Conditional Probability

**jordanrs** · May 11th 2010, 03:25 AM

Hello,

just doing some conditional probability revision and im stuck on the following problems as im just confused about what values to take.

Given that $P(A) = 0.4, P(B) = 0.6$ and $P(B|A) = 0.8$

Find

$P(B|\overline {A})$ and $P(\overline {A}|\overline {B})$

Answers from the previous steps are as follows:
$P(A \cap B) = 0.32$
$P(A \cup B) = 0.68$
$P(A|B) = 0.533$

Cheers

**Anonymous1** · May 11th 2010, 06:34 AM

$P(B) = P(B|A)P(A) + P(B|\bar A)P(\bar A)$

$\implies P(B|\bar A) = \frac{P(B) - P(B|A)P(A)}{P(\bar A)}$

$P(\bar A) = P(\bar A|B)P(B) + P(\bar A|\bar B)P(\bar B)$

$\implies P(\bar A|\bar B) = \frac{P(\bar A) - P(\bar A|B)P(B)}{P(\bar B)}$

**Soroban** · May 11th 2010, 10:06 AM

Hello, jordanrs!

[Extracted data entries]
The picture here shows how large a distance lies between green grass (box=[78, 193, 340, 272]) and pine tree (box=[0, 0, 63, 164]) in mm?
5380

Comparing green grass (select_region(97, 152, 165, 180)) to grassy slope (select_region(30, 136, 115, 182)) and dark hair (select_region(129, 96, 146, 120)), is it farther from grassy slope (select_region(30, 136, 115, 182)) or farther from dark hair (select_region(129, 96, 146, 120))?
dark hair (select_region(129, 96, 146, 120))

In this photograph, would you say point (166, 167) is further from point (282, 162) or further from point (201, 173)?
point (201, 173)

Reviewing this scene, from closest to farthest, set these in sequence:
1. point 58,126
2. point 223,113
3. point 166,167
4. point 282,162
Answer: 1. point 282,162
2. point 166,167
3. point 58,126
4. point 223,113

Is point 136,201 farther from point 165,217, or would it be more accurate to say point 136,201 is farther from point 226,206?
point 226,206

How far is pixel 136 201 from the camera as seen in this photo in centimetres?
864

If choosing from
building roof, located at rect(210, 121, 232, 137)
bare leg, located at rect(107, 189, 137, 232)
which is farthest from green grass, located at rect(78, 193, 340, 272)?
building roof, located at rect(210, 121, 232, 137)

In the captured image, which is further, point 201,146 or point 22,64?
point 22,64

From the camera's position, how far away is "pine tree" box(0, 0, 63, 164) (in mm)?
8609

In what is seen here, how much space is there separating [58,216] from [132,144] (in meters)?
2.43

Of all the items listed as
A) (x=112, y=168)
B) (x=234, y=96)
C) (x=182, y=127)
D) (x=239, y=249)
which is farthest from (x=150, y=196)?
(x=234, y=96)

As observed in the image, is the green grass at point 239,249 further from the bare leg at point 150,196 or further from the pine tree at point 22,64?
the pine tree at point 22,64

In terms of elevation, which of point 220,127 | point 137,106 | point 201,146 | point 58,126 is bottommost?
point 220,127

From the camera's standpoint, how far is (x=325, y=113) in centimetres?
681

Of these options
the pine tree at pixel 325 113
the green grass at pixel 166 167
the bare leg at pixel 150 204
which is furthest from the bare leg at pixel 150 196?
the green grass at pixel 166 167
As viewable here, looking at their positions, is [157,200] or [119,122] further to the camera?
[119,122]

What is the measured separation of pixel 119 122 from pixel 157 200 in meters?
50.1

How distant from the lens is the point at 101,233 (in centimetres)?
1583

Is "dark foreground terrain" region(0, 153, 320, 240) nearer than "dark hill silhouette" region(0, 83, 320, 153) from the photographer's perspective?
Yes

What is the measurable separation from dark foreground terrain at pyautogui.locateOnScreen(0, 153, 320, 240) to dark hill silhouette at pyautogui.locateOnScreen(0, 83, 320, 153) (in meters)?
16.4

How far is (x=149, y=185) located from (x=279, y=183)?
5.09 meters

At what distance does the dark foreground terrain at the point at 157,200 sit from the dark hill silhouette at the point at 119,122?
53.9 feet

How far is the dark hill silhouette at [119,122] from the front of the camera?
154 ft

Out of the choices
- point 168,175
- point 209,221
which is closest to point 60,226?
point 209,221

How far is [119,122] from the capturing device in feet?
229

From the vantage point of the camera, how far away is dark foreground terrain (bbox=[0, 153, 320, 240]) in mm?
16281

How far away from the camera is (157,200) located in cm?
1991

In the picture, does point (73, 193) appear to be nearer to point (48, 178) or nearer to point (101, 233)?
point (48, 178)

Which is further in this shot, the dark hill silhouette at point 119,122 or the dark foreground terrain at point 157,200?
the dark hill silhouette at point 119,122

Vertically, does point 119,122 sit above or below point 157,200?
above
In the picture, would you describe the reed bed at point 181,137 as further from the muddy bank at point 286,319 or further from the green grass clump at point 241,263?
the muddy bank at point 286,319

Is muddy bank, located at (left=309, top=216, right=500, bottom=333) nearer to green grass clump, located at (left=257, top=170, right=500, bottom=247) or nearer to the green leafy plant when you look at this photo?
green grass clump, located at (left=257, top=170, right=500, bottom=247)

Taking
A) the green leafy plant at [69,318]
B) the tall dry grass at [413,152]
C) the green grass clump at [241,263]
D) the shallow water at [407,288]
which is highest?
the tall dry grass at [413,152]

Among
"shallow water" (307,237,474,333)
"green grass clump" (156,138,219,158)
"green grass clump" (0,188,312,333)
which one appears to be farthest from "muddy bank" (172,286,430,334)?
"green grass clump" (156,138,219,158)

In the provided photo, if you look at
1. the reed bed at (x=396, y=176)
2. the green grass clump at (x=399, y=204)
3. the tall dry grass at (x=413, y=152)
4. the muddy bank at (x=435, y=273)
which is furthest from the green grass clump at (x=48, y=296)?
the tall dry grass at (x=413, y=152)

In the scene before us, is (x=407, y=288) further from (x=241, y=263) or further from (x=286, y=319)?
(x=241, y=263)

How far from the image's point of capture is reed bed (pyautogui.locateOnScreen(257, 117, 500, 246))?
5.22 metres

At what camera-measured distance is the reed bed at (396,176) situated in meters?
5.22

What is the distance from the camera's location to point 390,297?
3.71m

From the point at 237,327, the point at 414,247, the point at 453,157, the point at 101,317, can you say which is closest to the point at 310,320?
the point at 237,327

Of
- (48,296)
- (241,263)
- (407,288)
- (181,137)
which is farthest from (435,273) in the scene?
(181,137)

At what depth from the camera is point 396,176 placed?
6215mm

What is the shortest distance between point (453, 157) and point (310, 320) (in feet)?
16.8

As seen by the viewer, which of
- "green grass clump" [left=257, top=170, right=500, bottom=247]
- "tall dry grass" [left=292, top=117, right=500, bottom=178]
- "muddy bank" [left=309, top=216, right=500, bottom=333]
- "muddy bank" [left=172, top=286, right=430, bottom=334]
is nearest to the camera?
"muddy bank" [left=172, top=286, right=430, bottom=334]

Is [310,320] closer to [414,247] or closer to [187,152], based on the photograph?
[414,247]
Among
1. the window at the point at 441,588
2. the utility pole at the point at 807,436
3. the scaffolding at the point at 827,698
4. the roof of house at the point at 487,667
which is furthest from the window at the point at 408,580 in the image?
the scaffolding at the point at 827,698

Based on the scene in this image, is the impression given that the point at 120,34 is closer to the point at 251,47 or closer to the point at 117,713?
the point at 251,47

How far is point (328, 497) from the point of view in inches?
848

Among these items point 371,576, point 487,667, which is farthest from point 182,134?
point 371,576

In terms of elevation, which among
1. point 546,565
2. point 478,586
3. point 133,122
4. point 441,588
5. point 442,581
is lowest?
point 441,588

▶ WRITTEN TASKS
1: In the conditional probability thread, what value did jordanrs report for P(A ∪ B) from the previous steps?
2: Name every user who posts in the conditional probability thread.
3: Write the rest of the last post in the conditional probability thread, starting after "Hello, jordanrs!"

▶ ANSWERS
1: 0.68

2: jordanrs, Anonymous1, Soroban

3:
$\text{Given: }\;P(A) \,=\,0.4,\;\;P(B) \,=\,0.6,\;\;P(B|A) \,=\, 0.8$

$\text{Find: }\;\;(a)\;P\left(B\,|\,\overline {A}\right) \qquad (b)\;P\left(\overline {A}\,|\,\overline {B}\right)$

Place the information in a chart . . .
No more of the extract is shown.